**DATASET EXTRACT**.
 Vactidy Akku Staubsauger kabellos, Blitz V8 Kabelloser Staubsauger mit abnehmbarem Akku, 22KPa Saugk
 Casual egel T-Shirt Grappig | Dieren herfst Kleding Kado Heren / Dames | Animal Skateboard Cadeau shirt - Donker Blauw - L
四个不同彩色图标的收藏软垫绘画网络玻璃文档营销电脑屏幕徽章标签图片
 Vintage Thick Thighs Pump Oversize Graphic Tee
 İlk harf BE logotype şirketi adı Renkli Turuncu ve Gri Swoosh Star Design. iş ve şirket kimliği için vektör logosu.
* * *
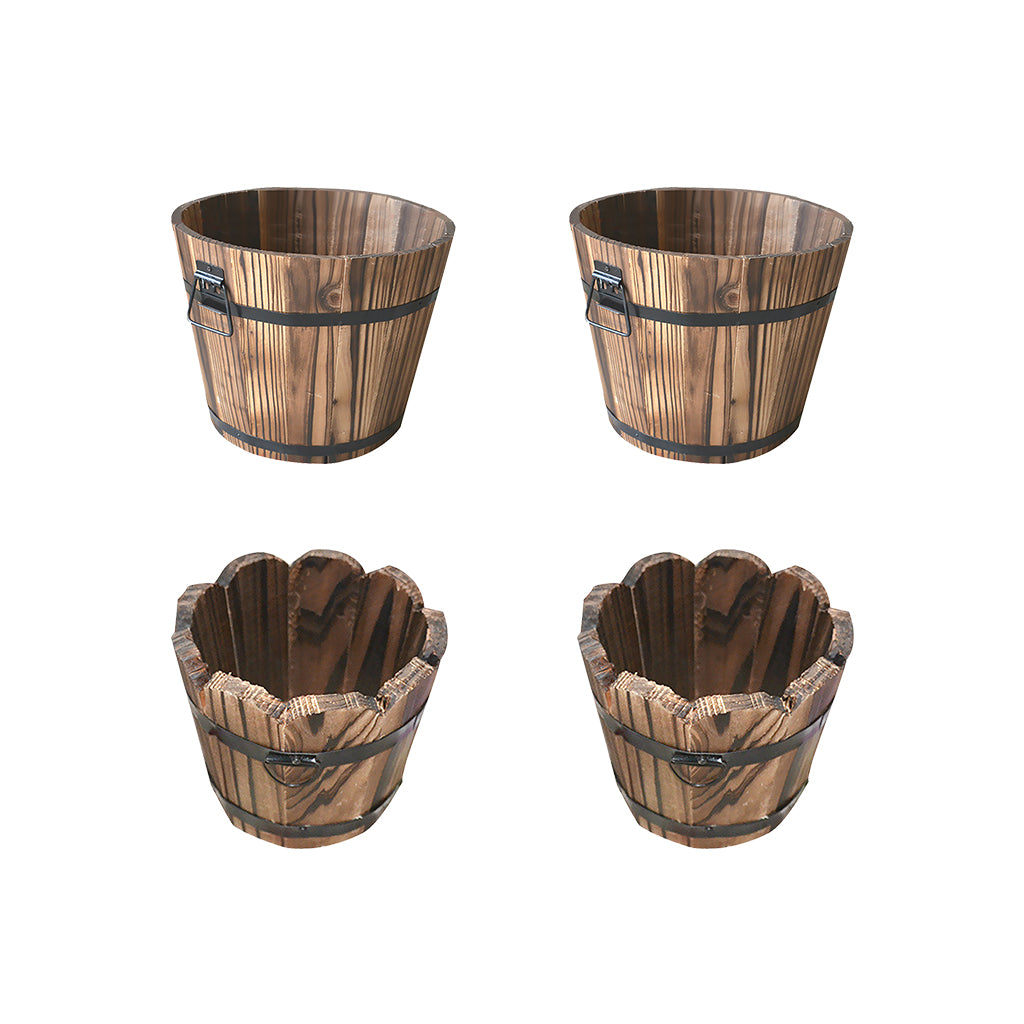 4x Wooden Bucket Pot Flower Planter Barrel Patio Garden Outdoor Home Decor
--
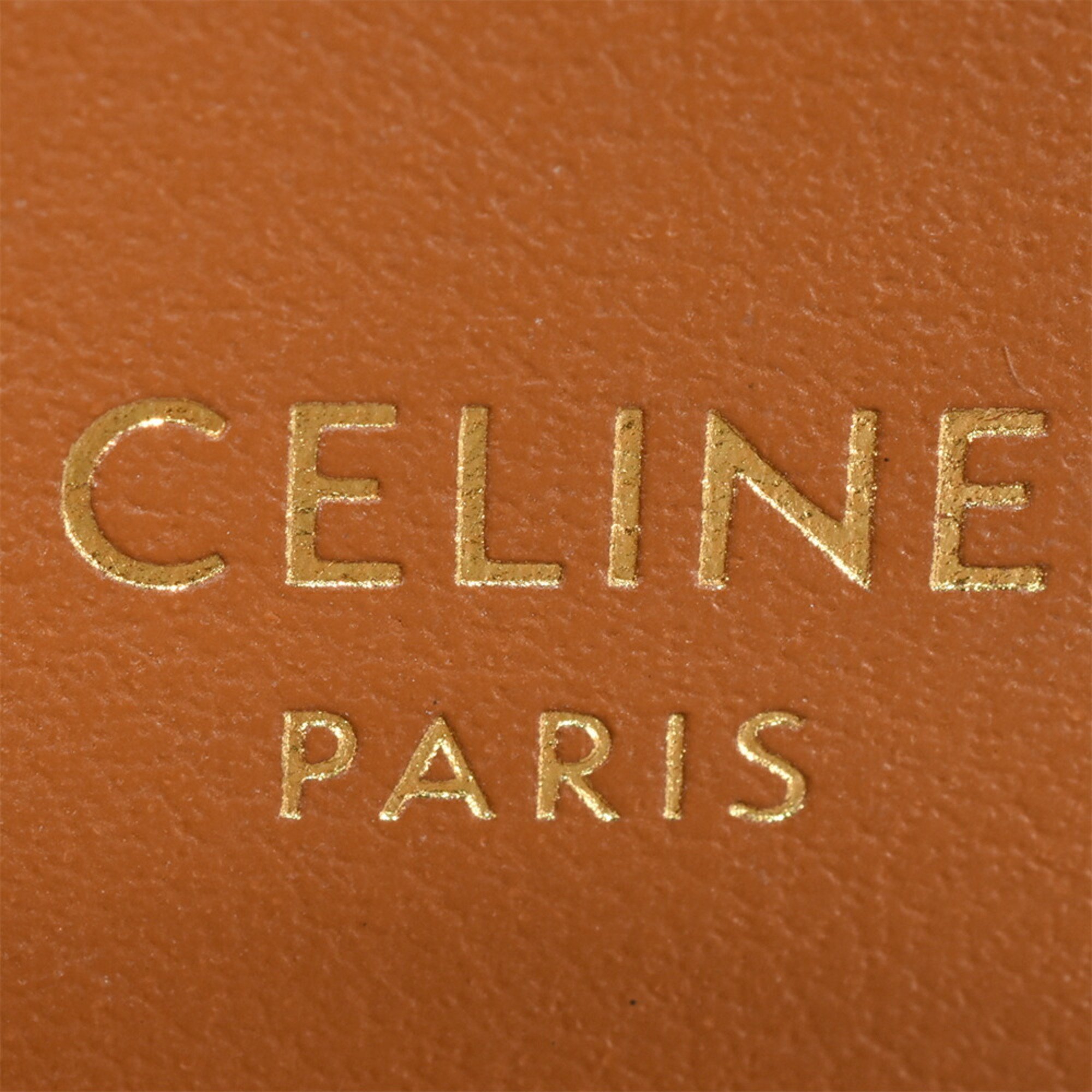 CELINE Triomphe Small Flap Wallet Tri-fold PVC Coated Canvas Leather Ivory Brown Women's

**EXERCISE GOAL**.
Count how many lines of the records contain the string "şirket", treating uppercase and lowercase as different. Give only the number.

**FINISHED TASK**.
1